I write my own Worship songs with the Holy Spirit guiding me...the problem I have is I am so nervous when I get up in front of our small church to sing them...and I know the songs by heart...from singing them over and over at home...in my car..while I'm out walking, etc...then..On Sunday when I attempt to sing, my nerves kick in...and it sounds nothing like it did in practice...I've prayed for God to calm my nerves...but 2 years in...and I'm still like a jack hammer walking off the stage 🙁 I love the lyrics HE gives me...I just wasn't blessed with a good voice to present them well 🙁 But I will work on the techniques above anyway 🙂
I can so relate. I was nervous for the first 5 years of leading worship full time...then it finally went away. Just keep pressing forward, Sherry. And, always remind yourself that it is not about you or your skill - it is all about being obedient and letting the Holy Spirit move.
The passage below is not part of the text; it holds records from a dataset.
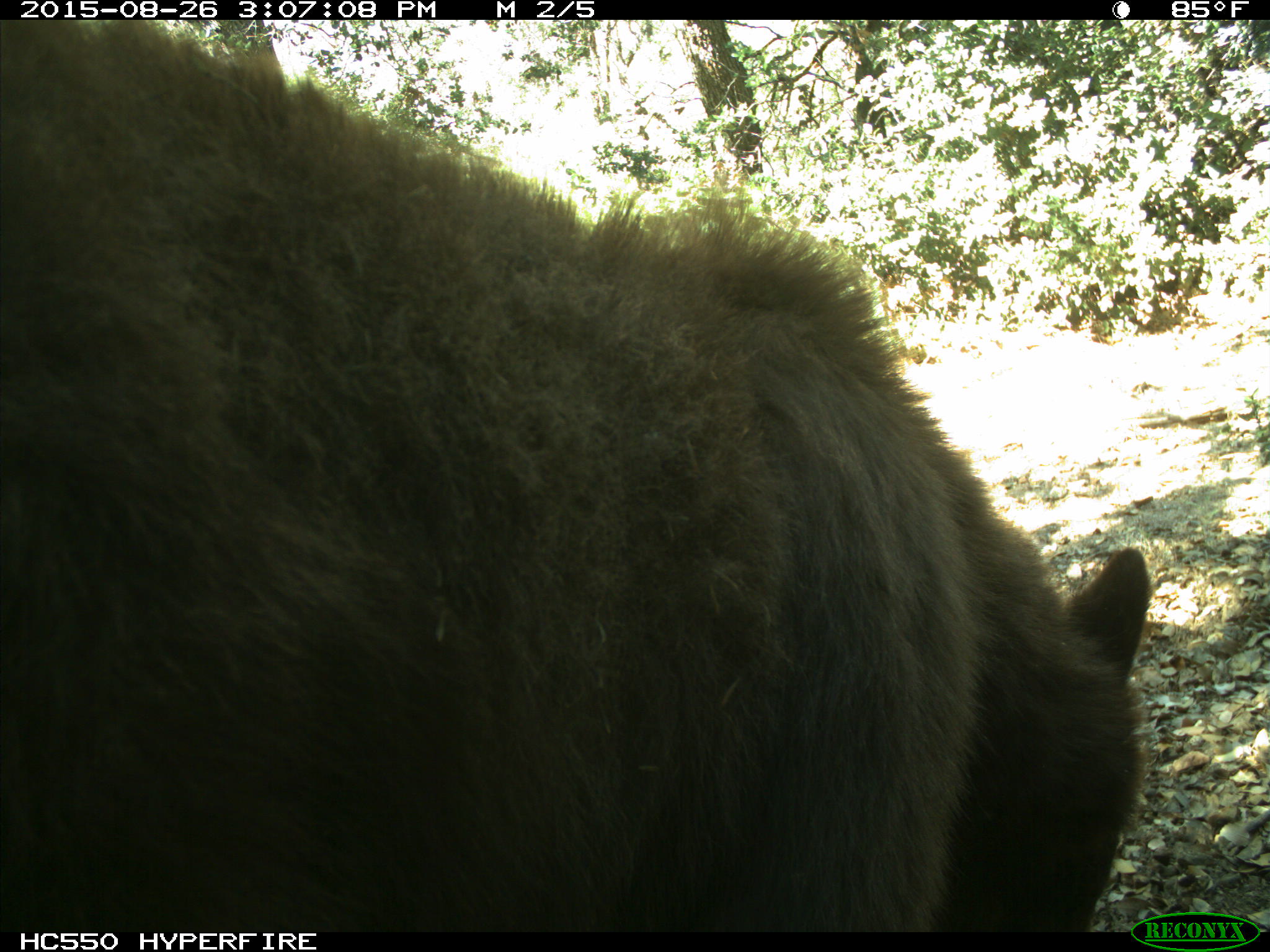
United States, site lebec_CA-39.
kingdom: Animalia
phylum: Chordata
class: Mammalia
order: Carnivora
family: Ursidae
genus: Ursus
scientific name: Ursus americanus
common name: american black bear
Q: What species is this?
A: Ursus americanus (american black bear).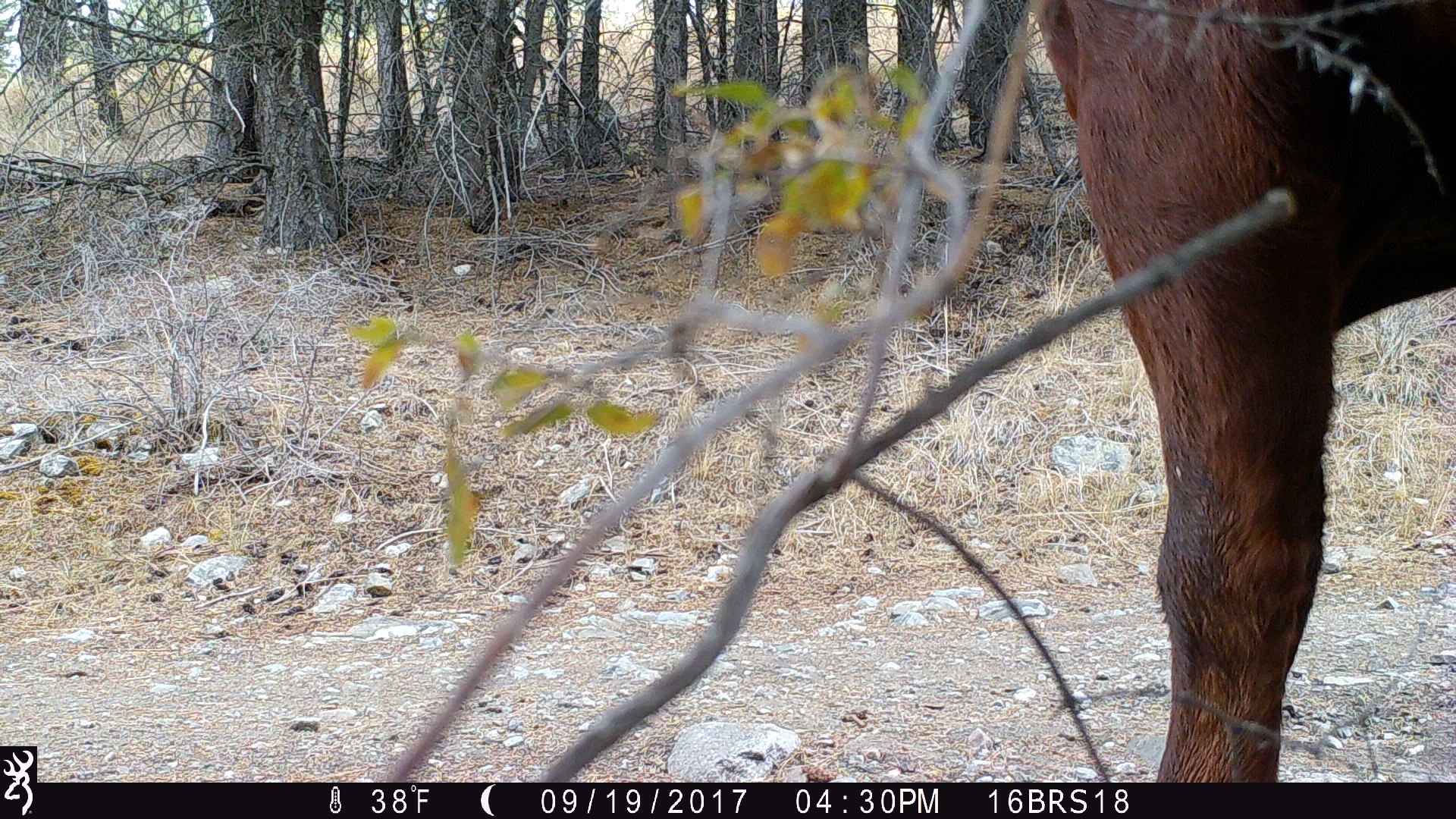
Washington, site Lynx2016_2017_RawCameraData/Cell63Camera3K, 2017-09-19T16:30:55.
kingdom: Animalia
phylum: Chordata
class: Mammalia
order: Artiodactyla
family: Bovidae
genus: Bos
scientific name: Bos taurus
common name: domestic cattle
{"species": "domestic cattle (Bos taurus)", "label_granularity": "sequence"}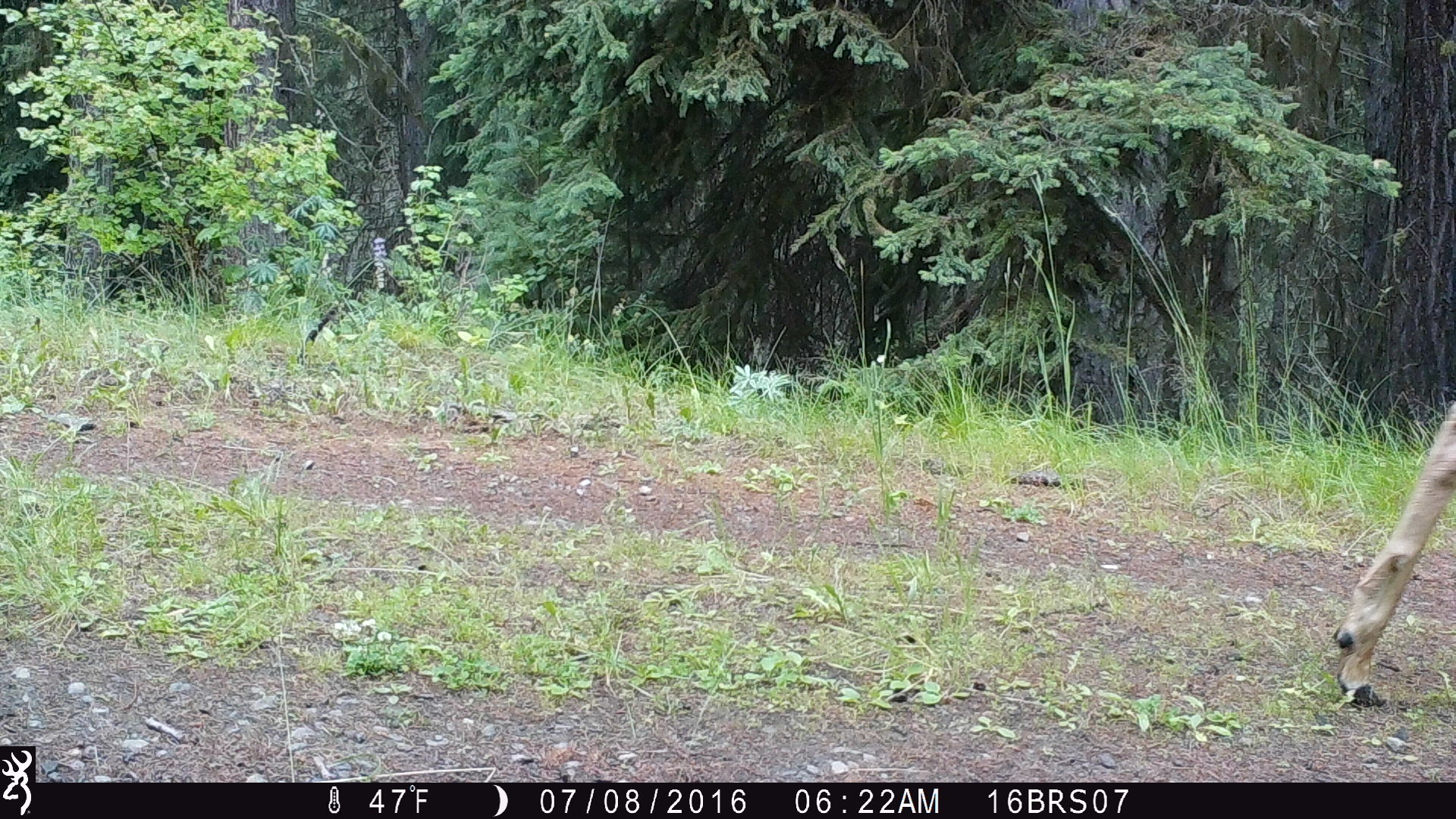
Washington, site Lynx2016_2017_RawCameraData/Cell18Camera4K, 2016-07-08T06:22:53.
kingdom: Animalia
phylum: Chordata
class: Mammalia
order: Artiodactyla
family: Cervidae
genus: Odocoileus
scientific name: Odocoileus virginianus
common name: white-tailed deer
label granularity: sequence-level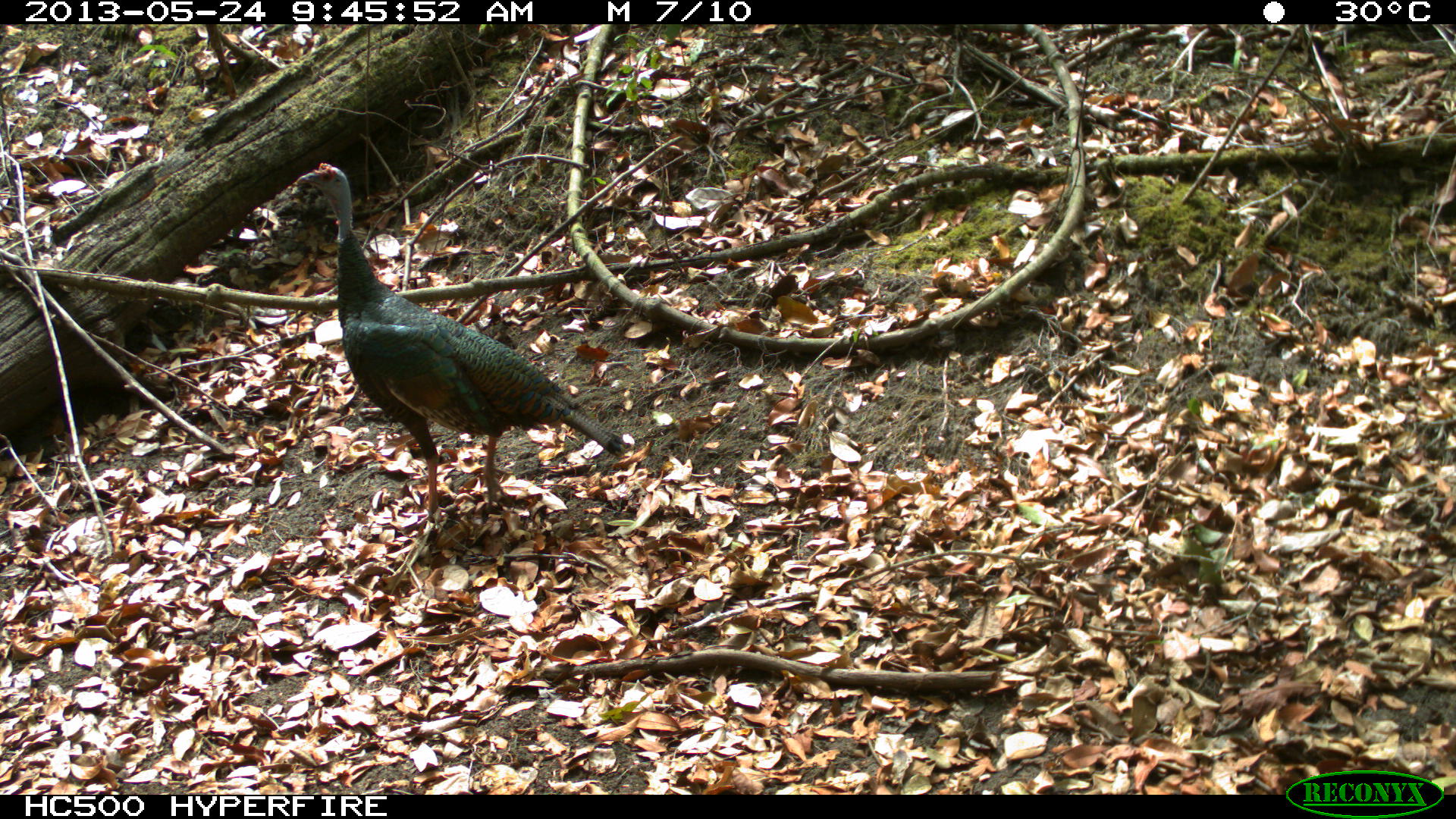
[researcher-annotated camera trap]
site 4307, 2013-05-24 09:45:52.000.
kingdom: Animalia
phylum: Chordata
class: Aves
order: Galliformes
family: Phasianidae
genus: Meleagris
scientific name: Meleagris ocellata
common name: ocellated turkey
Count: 2.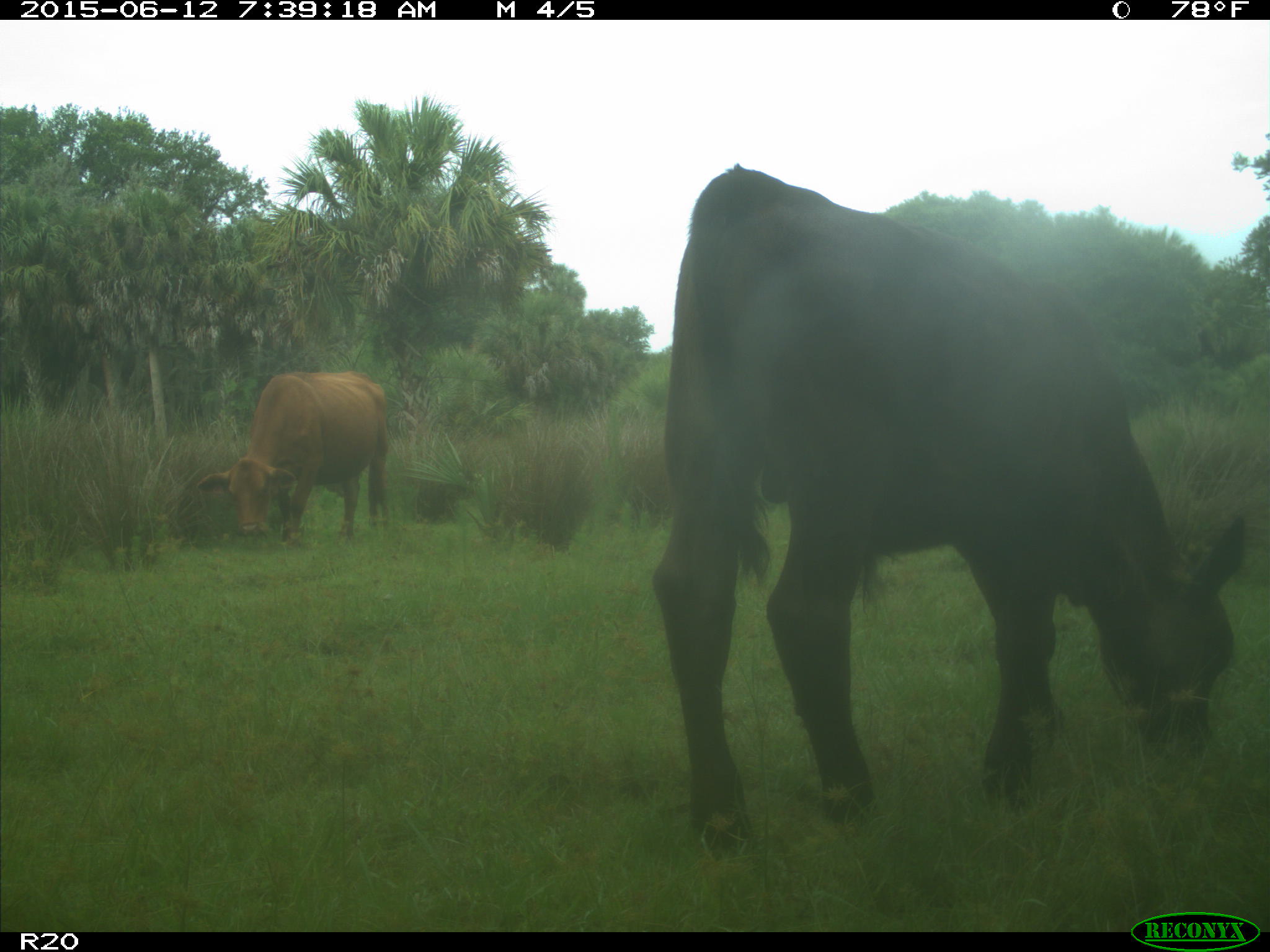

I lead worship at my church, I tried recording myself at home and my reaction was; is that me! That’s horrible! I sound so nasally! How can I change that?
I had the same reaction when I heard myself for the first time, Sandra. Haha. Just keep recording yourself while trying to sing differently, mainly focusing on finding ways to open your throat and sing from your diaphragm/stomach. You'll figure it out - just takes practice.